1. Business background
At present, a large number of message pushes are used in mobile terminal usage scenarios. Push messages can help operators achieve their operational goals more efficiently (such as pushing marketing activities to users or reminding users of new APP functions).
For the push system, the following two characteristics are required:
- Messages are delivered to users in seconds, without delay, support millions of pushes per second, and single-machine millions of long connections.
- Supports display forms such as notification, text, and transparent transmission of custom messages. It is for the above reasons that bring challenges to the development and maintenance of the system. The figure below is a brief description of the push system (API->Push Module->Mobile).
2. Background of the problem
In the long-connected cluster of the push system, a process hangs randomly after a period of time in the stability test and stress test stage. The probability is small (the frequency is about once a month), which will affect the delivery of some client messages.
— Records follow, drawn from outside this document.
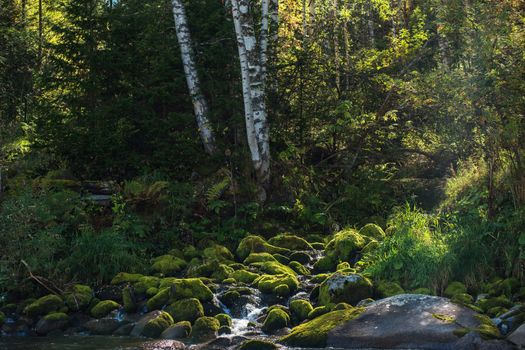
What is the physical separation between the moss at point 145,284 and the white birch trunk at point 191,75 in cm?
511

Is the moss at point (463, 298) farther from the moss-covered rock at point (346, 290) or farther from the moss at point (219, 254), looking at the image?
the moss at point (219, 254)

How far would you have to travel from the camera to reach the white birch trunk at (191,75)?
15672 mm

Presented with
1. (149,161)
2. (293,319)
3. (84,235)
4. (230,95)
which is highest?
(230,95)

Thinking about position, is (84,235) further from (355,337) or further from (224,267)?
(355,337)

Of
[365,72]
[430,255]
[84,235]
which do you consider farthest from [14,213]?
[365,72]

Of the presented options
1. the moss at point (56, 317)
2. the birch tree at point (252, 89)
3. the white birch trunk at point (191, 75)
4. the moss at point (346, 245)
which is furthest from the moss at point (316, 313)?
the white birch trunk at point (191, 75)

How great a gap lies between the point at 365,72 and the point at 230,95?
333 cm

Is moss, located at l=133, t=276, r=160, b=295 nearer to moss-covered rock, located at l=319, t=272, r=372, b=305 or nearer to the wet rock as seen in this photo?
the wet rock

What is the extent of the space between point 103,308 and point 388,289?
4.21 m

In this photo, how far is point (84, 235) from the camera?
1173 cm

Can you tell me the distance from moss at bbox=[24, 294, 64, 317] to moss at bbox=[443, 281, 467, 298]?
5664 millimetres

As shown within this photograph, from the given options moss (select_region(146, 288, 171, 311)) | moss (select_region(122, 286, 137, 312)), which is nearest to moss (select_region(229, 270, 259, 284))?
moss (select_region(146, 288, 171, 311))

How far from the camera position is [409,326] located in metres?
8.48

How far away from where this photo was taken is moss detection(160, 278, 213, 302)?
33.5 ft
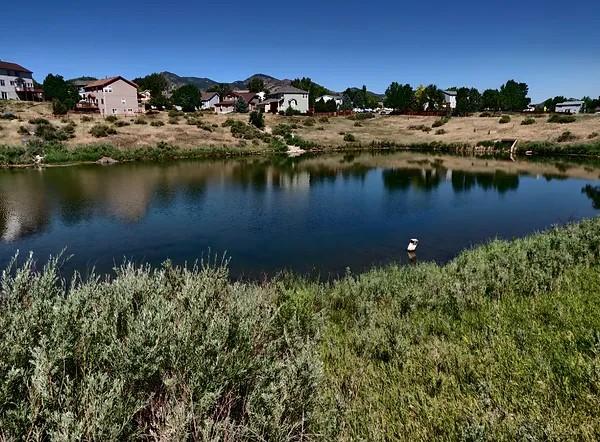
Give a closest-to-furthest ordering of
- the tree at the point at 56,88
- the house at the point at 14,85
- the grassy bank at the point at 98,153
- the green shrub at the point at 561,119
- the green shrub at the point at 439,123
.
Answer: the grassy bank at the point at 98,153, the green shrub at the point at 561,119, the green shrub at the point at 439,123, the tree at the point at 56,88, the house at the point at 14,85

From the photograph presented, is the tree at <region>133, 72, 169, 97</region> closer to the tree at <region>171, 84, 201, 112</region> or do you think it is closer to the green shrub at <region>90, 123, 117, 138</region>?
the tree at <region>171, 84, 201, 112</region>

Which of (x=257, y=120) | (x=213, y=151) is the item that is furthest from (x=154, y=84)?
(x=213, y=151)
The time limit.
The long connection node (Broker system) in the push system is developed based on Netty. This node maintains the long connection between the server and the mobile terminal. After an online problem occurs, add Netty memory leak monitoring parameters for troubleshooting. No problem was found.
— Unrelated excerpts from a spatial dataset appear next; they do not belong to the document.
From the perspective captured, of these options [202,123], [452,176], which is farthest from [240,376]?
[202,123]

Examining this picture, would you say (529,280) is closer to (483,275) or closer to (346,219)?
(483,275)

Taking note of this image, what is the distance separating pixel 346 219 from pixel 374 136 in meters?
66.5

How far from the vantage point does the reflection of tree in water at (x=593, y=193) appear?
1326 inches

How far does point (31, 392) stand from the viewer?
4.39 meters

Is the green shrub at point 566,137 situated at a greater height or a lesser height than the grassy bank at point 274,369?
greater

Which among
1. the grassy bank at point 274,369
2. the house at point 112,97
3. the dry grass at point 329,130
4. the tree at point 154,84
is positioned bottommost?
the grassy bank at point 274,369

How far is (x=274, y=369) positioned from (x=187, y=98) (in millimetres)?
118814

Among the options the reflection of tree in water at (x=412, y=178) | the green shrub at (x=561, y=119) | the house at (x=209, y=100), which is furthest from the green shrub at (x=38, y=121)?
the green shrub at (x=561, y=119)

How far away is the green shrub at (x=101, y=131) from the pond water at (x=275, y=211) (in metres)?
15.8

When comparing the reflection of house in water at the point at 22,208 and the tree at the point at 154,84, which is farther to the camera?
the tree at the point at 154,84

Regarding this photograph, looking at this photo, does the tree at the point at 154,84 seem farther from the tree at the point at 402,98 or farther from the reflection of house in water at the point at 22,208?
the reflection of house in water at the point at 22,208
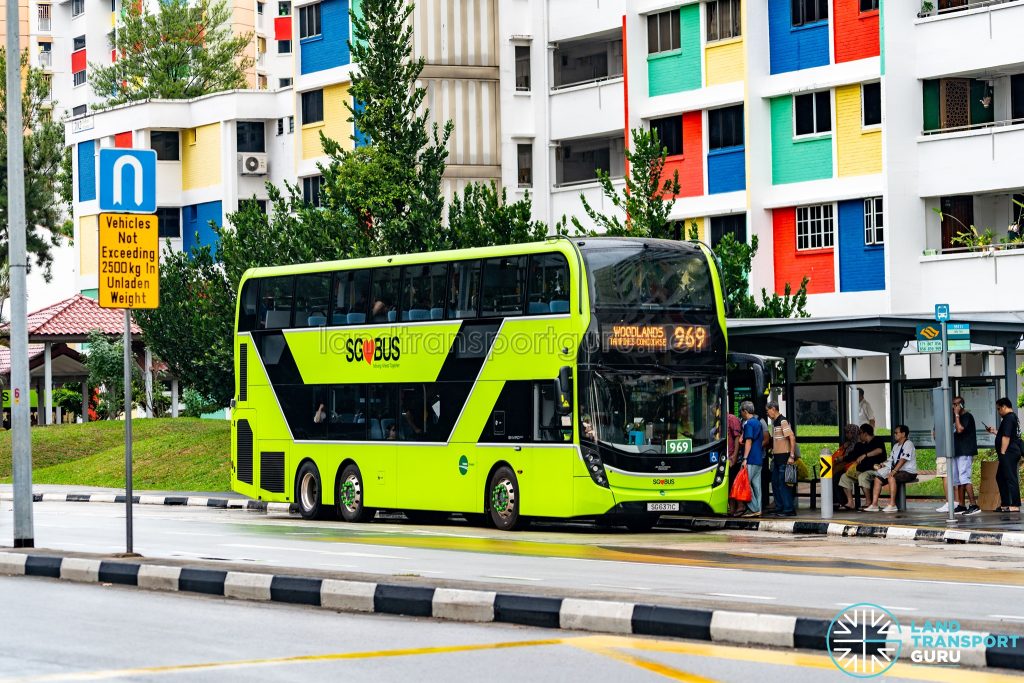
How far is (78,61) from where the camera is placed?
304ft

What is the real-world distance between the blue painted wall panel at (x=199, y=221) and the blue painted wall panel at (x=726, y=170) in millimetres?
25608

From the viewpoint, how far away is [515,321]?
87.6ft

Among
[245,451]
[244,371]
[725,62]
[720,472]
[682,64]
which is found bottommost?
[720,472]

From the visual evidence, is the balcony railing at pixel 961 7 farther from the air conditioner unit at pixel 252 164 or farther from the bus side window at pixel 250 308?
the air conditioner unit at pixel 252 164

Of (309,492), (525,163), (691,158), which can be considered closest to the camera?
(309,492)

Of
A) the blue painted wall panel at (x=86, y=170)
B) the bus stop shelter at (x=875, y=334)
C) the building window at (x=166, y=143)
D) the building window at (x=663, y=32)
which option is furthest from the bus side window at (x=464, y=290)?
the blue painted wall panel at (x=86, y=170)

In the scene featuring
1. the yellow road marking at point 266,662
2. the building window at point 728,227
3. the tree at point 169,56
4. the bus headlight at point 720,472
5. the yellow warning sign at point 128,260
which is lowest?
the yellow road marking at point 266,662

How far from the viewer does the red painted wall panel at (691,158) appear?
46.5 metres

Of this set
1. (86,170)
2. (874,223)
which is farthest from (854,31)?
(86,170)

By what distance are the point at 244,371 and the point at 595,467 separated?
31.3ft

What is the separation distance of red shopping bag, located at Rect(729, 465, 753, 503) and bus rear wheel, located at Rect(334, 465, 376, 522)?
6603 millimetres

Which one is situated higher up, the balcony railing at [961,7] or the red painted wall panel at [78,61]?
the red painted wall panel at [78,61]

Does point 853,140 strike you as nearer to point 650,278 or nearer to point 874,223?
point 874,223

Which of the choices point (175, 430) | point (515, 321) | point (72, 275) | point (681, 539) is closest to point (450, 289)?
point (515, 321)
Since the long connection node is developed by Netty, in order to facilitate readers' understanding, Netty is briefly introduced below.
Three, Netty introduction
Netty is a high-performance, asynchronous event-driven NIO framework, implemented based on the API provided by Java NIO. It provides support for TCP, UDP and file transmission. As the most popular NIO framework, Netty has been widely used in the Internet field, big data distributed computing field, game industry, communication industry, etc., HBase, Hadoop, Bees , Dubbo and other open source components are also built based on Netty's NIO framework.
Four, problem analysis
4.1 Conjecture
The initial guess was that it was caused by the number of long connections, but after checking the logs and analyzing the code, it was found that this was not the cause.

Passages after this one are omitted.